Blessings affect the chance for players to hit enemies. Unfortunately, it's also applied to the enemies, which makes its benefit only marginal. If your enemy has better stats, having a blessing can actually reduce your chance to hit them. If, however, your character has better stats and can withstand taking damage each time your enemy swings, then blessings can help reduce the time needed to dispatch them.
Blessings are stored internally as units similar to stats and their modifiers. The more gold you are willing to donate for a blessing, the more units you receive and the stronger the effect will be. The cost formula is: five gold × character level = one unit. If the amount donated is less than the cost for a single unit, you will not actually receive anything, but the priests will still give their standard response; "Receive our blessings..." Over time, the blessing will continue to remain at full effect, but the duration depends on the month and day you received the blessing. For the starting month of 3E 389 Hearthfire, blessings are removed each Sundas morning. Each month following, the day blessings are removed progresses by five days. So, for Frostfall, blessings are removed on Fredas, and on Middas for Sun's Dusk. For 3E 390 Mid Year, blessings are removed each Middas. The 16th of Mid Year is the Mid Year Celebration and with the first settlement you enter, you will receive a notice that blessings are half price. This is rounded down and the new cost formula is: two gold × character level = one unit. The Arena Player's Guide mentions that temples may show partiality to those from their own province, but this does not affect blessings.

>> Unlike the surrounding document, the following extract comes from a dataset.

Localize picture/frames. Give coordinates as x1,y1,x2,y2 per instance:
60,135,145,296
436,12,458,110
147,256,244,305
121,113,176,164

- The half price blessing during the Mid Year Celebration only operates correctly in version 1.06. In version 1.07 you can't receive any blessings on this day. Although the priests still say "Receive our blessing..." they neither accept the donation nor bestow a blessing. The 15th of Evening Star is another holiday that mentions half price blessings, but this doesn't occur and it operates the same as any standard day.
- During normal play there are various glitches that can occur that can be corrected by simply saving and closing and restarting the game. This can also affect blessings, making it impossible to receive one. Because there is no visual indicator or register for whether you have an active blessing, it is best to perform the save and restart action prior to paying for a blessing.